Marie Curie, often overlooked, was a prosperous chemist, physicist and pioneer who spent her life devoted to the study of radiation. Although her work evidently led to her death, she ended up saving countless lives with her extended research in science. She had a passion for knowledge and learned her ambition for studying and reading on her own after her parents died while she was young. Curie became the first ever woman to earn a Nobel Peace Prize and the first personman or womanto win the esteemed award twice: one for her discoveries in physics and the other for chemistry. During World War I, she organized an array of mobile X-ray machines for doctors to use. She died on July 4, 1936 due to blood disease aplastic anemia, most likely due to her constant exposure to radiation.

 

Clara Alegría

Clara Isabel Alegría Vides, known to some as Claribel Alegría, was a Nicaraguan-Salvadoran poet who inspired many with her writings and became known as one of Central America’s most renowned writers.

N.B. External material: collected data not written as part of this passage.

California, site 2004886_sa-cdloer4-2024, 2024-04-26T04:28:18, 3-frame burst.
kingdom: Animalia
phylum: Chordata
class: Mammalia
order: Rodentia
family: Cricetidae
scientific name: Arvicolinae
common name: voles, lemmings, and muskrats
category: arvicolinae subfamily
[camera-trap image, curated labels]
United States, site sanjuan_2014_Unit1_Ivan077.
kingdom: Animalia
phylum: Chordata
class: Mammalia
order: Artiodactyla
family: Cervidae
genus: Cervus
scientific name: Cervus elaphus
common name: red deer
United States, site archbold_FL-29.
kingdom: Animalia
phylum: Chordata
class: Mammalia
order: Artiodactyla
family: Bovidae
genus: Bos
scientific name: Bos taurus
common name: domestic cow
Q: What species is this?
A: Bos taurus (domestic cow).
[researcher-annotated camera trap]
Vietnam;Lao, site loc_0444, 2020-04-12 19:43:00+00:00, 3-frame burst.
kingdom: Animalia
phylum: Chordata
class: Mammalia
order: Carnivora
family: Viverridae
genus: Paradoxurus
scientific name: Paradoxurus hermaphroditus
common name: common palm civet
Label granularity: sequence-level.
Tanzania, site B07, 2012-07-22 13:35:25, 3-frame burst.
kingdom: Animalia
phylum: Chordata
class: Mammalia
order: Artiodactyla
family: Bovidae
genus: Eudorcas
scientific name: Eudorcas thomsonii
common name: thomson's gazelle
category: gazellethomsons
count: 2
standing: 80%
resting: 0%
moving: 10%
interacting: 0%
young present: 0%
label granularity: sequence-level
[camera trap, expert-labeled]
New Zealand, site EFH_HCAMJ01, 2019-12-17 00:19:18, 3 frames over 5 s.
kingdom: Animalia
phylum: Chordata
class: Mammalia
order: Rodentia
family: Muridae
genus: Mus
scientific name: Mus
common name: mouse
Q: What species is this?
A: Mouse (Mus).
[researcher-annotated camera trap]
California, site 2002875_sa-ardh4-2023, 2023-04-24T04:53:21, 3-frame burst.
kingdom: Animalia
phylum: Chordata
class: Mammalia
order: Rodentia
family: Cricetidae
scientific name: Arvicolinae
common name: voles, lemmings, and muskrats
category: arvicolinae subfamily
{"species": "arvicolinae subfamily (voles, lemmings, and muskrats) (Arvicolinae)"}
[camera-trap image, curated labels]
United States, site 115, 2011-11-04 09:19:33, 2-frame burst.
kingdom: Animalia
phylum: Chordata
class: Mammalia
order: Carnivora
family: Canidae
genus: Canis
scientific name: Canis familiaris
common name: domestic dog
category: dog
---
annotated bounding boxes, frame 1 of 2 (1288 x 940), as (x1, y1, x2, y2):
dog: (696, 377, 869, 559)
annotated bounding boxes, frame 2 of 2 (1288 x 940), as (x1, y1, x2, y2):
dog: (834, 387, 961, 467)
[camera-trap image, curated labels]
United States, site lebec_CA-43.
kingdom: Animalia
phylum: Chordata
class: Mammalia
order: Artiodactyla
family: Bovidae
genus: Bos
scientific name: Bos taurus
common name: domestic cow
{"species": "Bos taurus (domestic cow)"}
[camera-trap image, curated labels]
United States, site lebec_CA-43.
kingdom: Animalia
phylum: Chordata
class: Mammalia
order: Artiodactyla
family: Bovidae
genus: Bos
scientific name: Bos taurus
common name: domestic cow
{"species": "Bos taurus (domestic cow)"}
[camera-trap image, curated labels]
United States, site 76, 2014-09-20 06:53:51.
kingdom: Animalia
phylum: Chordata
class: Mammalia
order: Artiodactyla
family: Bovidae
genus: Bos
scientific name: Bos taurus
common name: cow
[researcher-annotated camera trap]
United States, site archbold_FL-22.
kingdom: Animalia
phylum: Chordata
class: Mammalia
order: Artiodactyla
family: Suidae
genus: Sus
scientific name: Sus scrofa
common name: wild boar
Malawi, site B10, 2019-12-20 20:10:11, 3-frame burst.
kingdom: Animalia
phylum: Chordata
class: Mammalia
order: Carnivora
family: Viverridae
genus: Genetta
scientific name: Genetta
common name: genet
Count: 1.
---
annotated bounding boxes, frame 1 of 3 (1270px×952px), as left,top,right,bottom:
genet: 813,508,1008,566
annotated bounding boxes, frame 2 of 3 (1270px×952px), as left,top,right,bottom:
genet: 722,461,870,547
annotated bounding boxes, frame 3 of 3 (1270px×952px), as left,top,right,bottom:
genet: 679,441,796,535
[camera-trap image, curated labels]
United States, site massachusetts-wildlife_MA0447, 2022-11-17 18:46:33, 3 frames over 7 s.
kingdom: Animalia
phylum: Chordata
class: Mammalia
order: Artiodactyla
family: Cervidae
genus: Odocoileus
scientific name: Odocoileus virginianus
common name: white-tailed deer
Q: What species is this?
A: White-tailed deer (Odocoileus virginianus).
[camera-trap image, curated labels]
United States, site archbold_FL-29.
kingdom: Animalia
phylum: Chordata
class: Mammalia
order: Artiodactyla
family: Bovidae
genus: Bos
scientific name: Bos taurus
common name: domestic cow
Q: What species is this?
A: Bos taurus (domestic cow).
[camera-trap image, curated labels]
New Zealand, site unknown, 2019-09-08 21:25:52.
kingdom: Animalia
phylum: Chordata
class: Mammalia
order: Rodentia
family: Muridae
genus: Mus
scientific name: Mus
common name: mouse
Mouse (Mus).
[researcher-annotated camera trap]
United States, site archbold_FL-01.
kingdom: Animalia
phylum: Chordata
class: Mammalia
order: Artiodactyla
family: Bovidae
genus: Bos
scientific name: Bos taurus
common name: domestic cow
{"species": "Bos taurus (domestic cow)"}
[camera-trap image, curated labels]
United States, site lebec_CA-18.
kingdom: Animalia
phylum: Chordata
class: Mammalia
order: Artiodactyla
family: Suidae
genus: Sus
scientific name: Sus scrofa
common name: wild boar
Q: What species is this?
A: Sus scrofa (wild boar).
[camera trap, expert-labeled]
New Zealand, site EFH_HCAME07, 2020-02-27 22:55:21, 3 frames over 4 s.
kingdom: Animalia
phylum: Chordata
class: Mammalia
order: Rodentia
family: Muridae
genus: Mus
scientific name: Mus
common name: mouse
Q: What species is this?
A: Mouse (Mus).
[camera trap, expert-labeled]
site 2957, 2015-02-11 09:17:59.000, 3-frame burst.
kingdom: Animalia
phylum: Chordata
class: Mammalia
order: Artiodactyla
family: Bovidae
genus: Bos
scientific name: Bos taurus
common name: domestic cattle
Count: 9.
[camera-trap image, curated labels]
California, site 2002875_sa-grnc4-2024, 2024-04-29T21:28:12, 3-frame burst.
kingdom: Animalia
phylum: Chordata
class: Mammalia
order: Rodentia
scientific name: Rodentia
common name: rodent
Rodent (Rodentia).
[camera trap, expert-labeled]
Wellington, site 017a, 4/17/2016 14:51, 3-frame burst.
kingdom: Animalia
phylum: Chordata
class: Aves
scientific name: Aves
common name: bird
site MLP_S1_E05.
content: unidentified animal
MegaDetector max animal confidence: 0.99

At only nine months old, her father was sent into exile for protesting human rights violations in Nicaragua. Motivated by her uprooting from both Nicaragua and El Salvador, she wrote of the harsh realities and violence devastating Central America for centuries, as well as her own personal critiques of the political state as she encountered each country torn apart in the struggle for freedom. She spoke for real people that suffered miserable lives such as her father. In 1980, she exiled herself from her home country, El Salvador, when her brothers told her to not attend her mother’s funeral she avoided the country until after its civil war ended. 

She wrote over 40 poems and works of fiction, and was later awarded the 2006 Neustadt International Prize for Literature as well as the Casa de las Américas Prize considered equivalent to the Pulitzer Award. The poet died on Jan. 25, 2018 at the age of 93, but is survived by her four children and people who remember her many successes in both literature and civil rights advocacy.